» **Quoted passage**
I’ve believed in sharing useful facts and wherewithal on anything I’ve learned with determined efforts, and this new series of posts would reaffirm that compulsion 🙂 The next few posts will be on learning to mosaic in India from scratch (or the first ‘score’). Folks researching methods and ways of creating mosaics in India should benefit from my explorations for it’s still to gain popularity as a studio art here. Little information or guidance is available on it in India as it’s mostly practiced by glass tile manufacturers or ceramic tile layers for public or commercial spaces. While some stained glass artists gravitate towards mosaics to use the available media and their attained skills of cutting glass, they do not really teach it in workshops to propagate it so the art itself has a low profile and less application here than its capability.
When I think back of its genesis in my life, this is what I recall. About 15 years ago when I’d moved to my present house, I’d got masons working on toilet floors to break some handmade turquoise ceramic tiles with a hammer and arrange them around my garden’s drains. As long as the mosaicked borders were visible, I remember the garden giving me added pleasure to watch and be around. Then, 5 years ago, I saw a mosaic metal table at someone’s sea facing apartment in Goa and was totally charmed by it. My recollection of it is that it had randomly broken coloured ceramic tiles arranged in Opus Palladianum and grouted white—a simple enough mosaic style devoid of any complex cuts or laying. I’d seen broken ceramic tile murals on Goan school or public buildings and been intrigued about them but it was only when I saw the play of hammered ceramic tiles on a functional item that I exclaimed at its beauty. The idea of getting a table mosaicked has stayed with me since then.

» **Data excerpts**
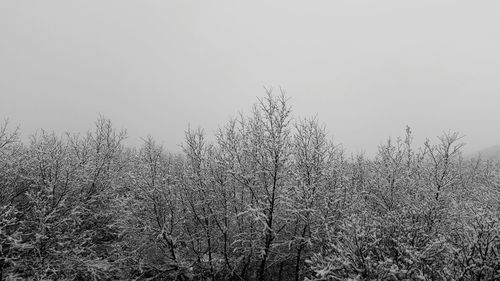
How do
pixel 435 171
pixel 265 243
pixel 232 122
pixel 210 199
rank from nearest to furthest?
pixel 435 171
pixel 265 243
pixel 210 199
pixel 232 122

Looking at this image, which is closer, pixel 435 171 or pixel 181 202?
pixel 435 171

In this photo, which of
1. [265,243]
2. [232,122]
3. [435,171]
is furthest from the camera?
[232,122]

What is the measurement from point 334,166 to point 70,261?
15.6m

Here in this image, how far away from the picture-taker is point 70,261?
16.6 meters

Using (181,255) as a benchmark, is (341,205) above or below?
above

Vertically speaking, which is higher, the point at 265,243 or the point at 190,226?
the point at 190,226

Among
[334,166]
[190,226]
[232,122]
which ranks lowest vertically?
[190,226]

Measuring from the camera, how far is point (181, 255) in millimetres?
19578

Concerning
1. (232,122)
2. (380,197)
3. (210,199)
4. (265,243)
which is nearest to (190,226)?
(210,199)

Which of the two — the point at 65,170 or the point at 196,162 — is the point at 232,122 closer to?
the point at 196,162

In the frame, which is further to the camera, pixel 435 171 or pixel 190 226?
pixel 190 226

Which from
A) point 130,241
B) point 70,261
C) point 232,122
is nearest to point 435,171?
point 232,122

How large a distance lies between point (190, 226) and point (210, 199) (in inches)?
140

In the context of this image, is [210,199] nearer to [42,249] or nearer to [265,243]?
[265,243]
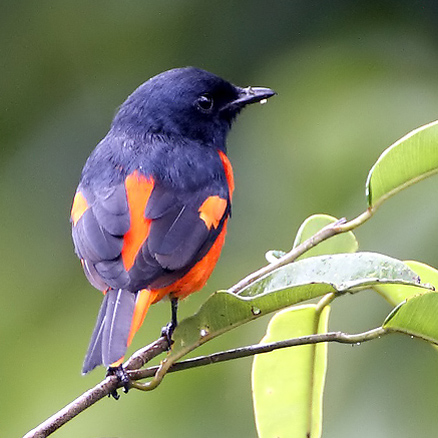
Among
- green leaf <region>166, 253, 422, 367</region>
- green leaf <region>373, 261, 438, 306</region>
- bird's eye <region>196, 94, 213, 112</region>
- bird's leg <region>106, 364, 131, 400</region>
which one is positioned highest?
bird's eye <region>196, 94, 213, 112</region>

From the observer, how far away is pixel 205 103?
340 centimetres

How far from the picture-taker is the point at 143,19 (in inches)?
201

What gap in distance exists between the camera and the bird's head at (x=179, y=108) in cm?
326

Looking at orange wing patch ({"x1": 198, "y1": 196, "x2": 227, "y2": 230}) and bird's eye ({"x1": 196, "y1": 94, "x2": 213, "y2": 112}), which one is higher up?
→ bird's eye ({"x1": 196, "y1": 94, "x2": 213, "y2": 112})

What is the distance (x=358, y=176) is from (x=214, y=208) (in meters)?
1.46

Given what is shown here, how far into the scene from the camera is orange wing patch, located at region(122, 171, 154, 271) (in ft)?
8.52

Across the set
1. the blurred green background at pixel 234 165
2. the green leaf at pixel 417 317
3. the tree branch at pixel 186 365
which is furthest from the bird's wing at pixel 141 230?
the blurred green background at pixel 234 165

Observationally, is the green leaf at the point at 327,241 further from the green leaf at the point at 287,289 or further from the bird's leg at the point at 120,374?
the bird's leg at the point at 120,374

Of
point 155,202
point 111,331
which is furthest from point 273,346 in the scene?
point 155,202

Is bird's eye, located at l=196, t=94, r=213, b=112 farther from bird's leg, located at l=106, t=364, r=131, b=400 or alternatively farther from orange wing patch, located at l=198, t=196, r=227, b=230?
bird's leg, located at l=106, t=364, r=131, b=400

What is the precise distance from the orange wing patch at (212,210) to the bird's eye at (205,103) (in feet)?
1.68

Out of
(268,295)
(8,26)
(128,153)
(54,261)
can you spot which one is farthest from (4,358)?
(268,295)

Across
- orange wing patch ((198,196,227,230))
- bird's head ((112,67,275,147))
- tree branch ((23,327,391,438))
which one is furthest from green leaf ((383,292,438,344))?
bird's head ((112,67,275,147))

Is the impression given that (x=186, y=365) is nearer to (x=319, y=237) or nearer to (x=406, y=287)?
(x=319, y=237)
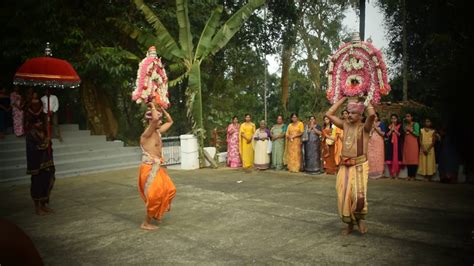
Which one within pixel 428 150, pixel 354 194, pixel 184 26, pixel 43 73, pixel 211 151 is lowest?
pixel 354 194

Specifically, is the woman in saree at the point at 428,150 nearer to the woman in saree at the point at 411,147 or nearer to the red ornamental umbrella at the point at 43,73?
the woman in saree at the point at 411,147

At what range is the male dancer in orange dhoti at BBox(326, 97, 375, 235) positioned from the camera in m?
5.38

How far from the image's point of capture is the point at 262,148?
12141mm

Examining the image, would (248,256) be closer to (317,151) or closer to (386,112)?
(317,151)

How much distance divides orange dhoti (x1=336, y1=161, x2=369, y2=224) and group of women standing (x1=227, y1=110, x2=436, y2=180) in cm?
362

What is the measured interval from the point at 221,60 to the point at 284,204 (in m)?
10.5

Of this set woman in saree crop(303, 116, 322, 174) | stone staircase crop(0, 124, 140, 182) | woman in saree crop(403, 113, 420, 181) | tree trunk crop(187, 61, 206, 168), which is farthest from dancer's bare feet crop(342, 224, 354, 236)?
stone staircase crop(0, 124, 140, 182)

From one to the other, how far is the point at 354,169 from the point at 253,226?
1727 mm

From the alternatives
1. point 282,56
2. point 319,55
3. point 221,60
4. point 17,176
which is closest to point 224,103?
point 221,60

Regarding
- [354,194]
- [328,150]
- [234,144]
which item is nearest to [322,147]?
[328,150]

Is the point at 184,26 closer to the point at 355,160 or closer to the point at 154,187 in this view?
the point at 154,187

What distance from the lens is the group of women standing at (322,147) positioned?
9.81 m

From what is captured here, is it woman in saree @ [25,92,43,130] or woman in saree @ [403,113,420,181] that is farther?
woman in saree @ [403,113,420,181]

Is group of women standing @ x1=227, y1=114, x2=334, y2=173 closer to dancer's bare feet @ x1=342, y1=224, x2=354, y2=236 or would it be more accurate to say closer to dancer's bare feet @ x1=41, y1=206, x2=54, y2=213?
dancer's bare feet @ x1=342, y1=224, x2=354, y2=236
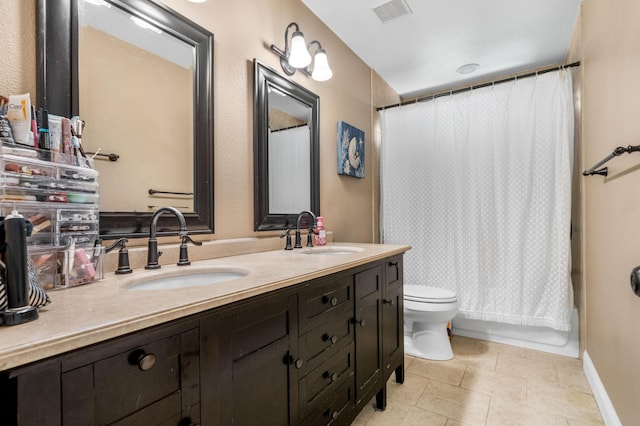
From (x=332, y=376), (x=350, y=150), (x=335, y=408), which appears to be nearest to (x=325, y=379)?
(x=332, y=376)

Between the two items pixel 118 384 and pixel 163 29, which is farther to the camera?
pixel 163 29

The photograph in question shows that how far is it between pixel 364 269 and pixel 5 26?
4.69 ft

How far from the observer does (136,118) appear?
1.15 m

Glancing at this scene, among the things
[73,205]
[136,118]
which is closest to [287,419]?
[73,205]

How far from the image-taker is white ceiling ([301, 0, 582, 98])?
2021 mm

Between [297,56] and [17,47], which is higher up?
[297,56]

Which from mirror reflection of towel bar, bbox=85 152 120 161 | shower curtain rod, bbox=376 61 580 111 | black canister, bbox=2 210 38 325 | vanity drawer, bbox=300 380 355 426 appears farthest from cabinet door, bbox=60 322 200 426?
shower curtain rod, bbox=376 61 580 111

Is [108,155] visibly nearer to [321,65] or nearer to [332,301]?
[332,301]

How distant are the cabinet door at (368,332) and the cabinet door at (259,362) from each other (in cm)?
44

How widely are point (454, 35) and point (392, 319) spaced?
6.73 feet

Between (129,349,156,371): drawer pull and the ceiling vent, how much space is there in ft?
7.33

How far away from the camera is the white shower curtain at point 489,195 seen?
2219 mm

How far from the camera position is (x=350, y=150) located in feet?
8.11

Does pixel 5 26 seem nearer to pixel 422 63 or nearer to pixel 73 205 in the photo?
pixel 73 205
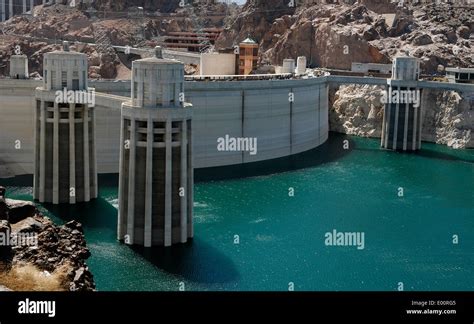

» **Task to carry out**
Continue the personal account about learning to make mosaics in India, picking up after its last sentence about the idea of a mosaicked table.

» **Answer to the exercise**
About a year ago, around Diwali, I saw a promotional post in a Facebook group by a practicing mosaicist in Gurgaon. She had shown her lovely mosaic coasters and bowls to invite people to buy them as also learn to create them in her orientation workshops at her home. I caught up with her and eventually found myself around her dining table converted to a mosaic work table. I’m, however, embarrassed to admit that in my 2 sessions and 4 hours there, I just moved from one piece of substrate to another (mdf coaster and trivet boards), only felt the bright and shiny vitreous glass tiles over and over in my hands, and just managed to cut some tiles in basic triangle or rectangle cuts. Any pattern I drew on paper to lay tiles ended up as overly ambitious to execute considering my basic tile cutting skills. I bowed out of that format of rushed, hour-based learning. Workshop based learning does work well for many people as they create a usable product and take it home even if they do not invest in creating a studio for future. But I wanted more. I wanted to learn all the techniques there were to know but create products in my own time and space.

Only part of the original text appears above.